季孙肥阴沉着脸,将给予孔子封赏的诏令给扔到了火炉里。
冉求非赏难过,一直跟着他的樊迟也很难过。
让冉求更难过的事很快就要来了,接下来这一次,居然发展到让孔子向世界宣布要将自己逐出门墙!
这一次,就是季孙肥祭祀泰山的事,彻底惹恼了孔子!
这两年来,鲁国貌似抖了起来,而且抖得有点厉害的样子。不,准确地讲,应该说是季孙肥抖得有些厉害。

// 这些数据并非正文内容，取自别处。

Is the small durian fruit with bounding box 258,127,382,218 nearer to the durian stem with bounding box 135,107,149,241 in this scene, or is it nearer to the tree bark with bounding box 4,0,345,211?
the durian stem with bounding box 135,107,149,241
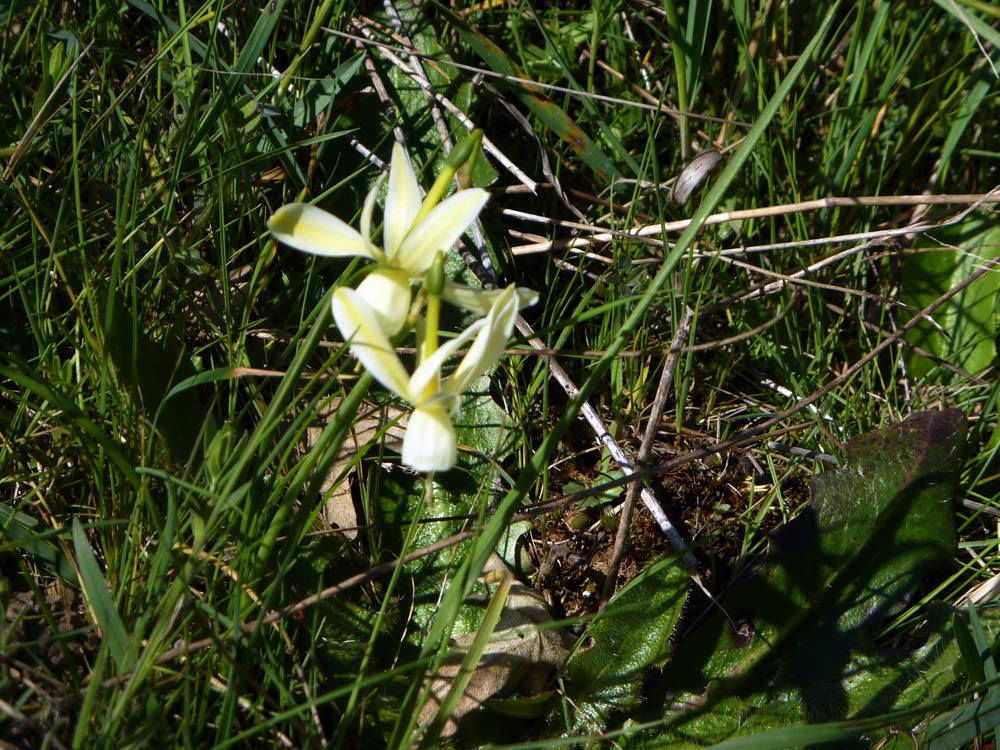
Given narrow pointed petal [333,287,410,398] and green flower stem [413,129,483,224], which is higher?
green flower stem [413,129,483,224]

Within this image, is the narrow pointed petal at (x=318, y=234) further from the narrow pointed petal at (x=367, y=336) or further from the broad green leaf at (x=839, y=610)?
the broad green leaf at (x=839, y=610)

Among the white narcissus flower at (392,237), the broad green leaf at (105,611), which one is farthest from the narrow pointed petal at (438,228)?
the broad green leaf at (105,611)

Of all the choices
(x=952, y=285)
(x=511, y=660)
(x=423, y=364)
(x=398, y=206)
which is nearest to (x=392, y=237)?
(x=398, y=206)

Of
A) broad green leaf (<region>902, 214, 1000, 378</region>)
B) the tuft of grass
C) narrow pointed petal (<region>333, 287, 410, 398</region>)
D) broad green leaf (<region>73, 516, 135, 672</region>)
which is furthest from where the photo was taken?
broad green leaf (<region>902, 214, 1000, 378</region>)

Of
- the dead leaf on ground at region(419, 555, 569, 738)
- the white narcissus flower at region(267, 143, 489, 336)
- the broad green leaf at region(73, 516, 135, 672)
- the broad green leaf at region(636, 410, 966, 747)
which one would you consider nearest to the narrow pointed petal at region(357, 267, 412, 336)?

鲁国,是季孙肥为执政上卿的鲁国,是季氏家族的鲁国,而鲁国这两年日子过得非赏舒坦。
什么果断出兵灭了邾国,抓住机会与吴国搭上关系,强势出兵击退来犯齐军。
然后,与吴国组成联军,在艾陵一役中,将强大的齐军揍成猪头三!
在国内,强势推行田赋,国家财力得到了极大提升。
这一次,又出兵扫荡了蒙山盗匪,并借机将颛臾给收归门下。
此等功绩,哪怕是将季氏家族列祖列宗逐个摆上台面,有谁可及?这难道不是泰山护佑的结果吗?
季孙肥看着齐鲁边境那座巍巍泰山,终于下了决定:祭祀泰山,以感恩神灵。
这一次,季孙肥将场面搞得很大,连基本足不出户的孔子,都知道了季氏将祭祀泰山。
孔子呆了半晌,大声道:“子路,子路,快去将子有这家伙给叫来。”
一声音响起,清脆且沉稳:“夫子,子路师兄尚在卫国,弟子去叫子有师兄吧。”
孔子这才惊觉,看了看身边的这位弟子,樊迟。
樊迟,氏樊名须,字子迟,生卒年月不详,春秋末期孔门高徒之一,鲁国棠邑(今山东鱼台县)人氏,孔子七十二贤之一。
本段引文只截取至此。